Problem to work on
Repeat the data as given. Images do not go in the copy.

Data for this task section start

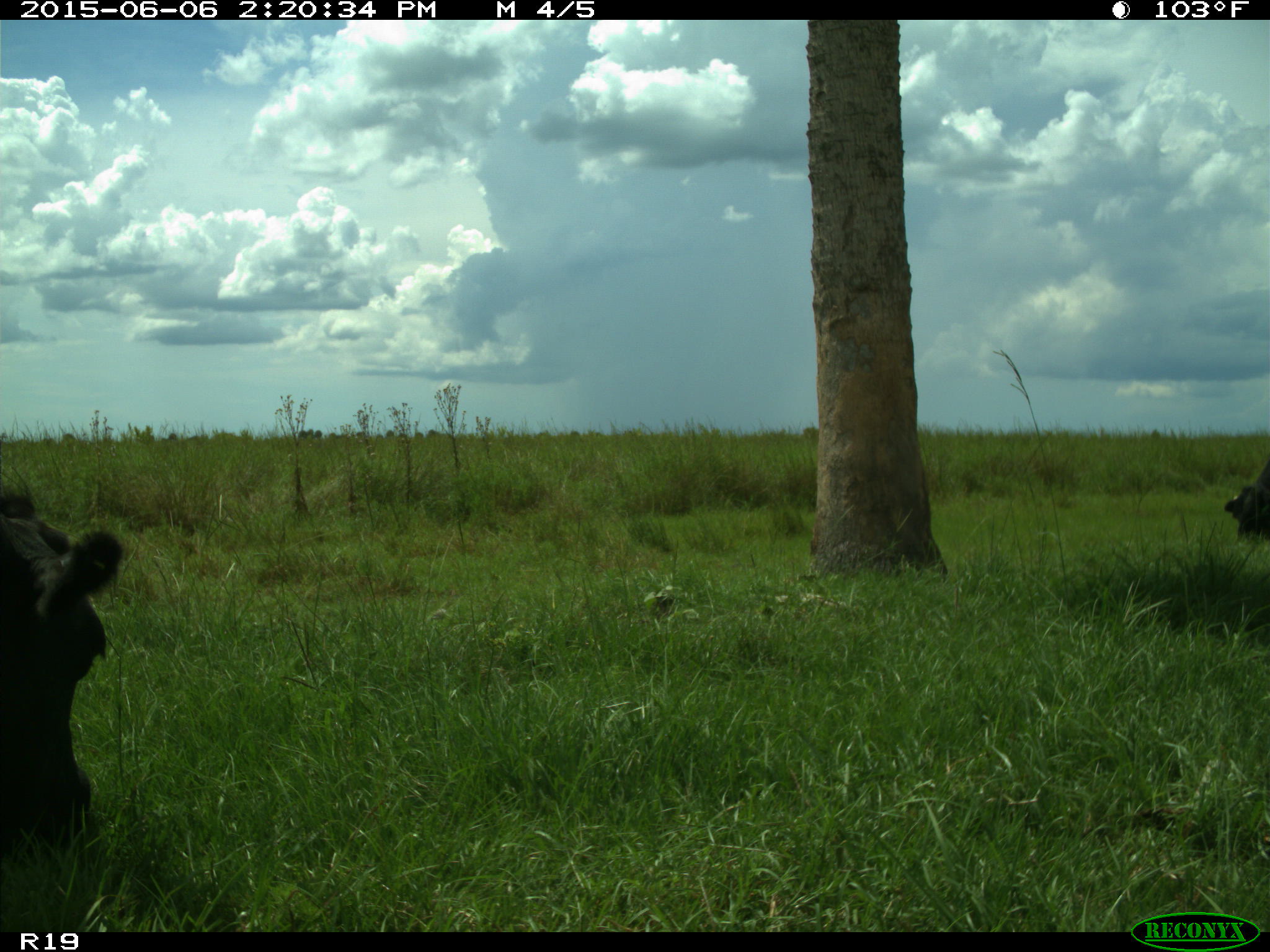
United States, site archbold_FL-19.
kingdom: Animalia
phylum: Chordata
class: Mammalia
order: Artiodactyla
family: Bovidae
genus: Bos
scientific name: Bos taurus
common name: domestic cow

Data for this task section end

Output for this exercise
United States, site archbold_FL-19.
kingdom: Animalia
phylum: Chordata
class: Mammalia
order: Artiodactyla
family: Bovidae
genus: Bos
scientific name: Bos taurus
common name: domestic cow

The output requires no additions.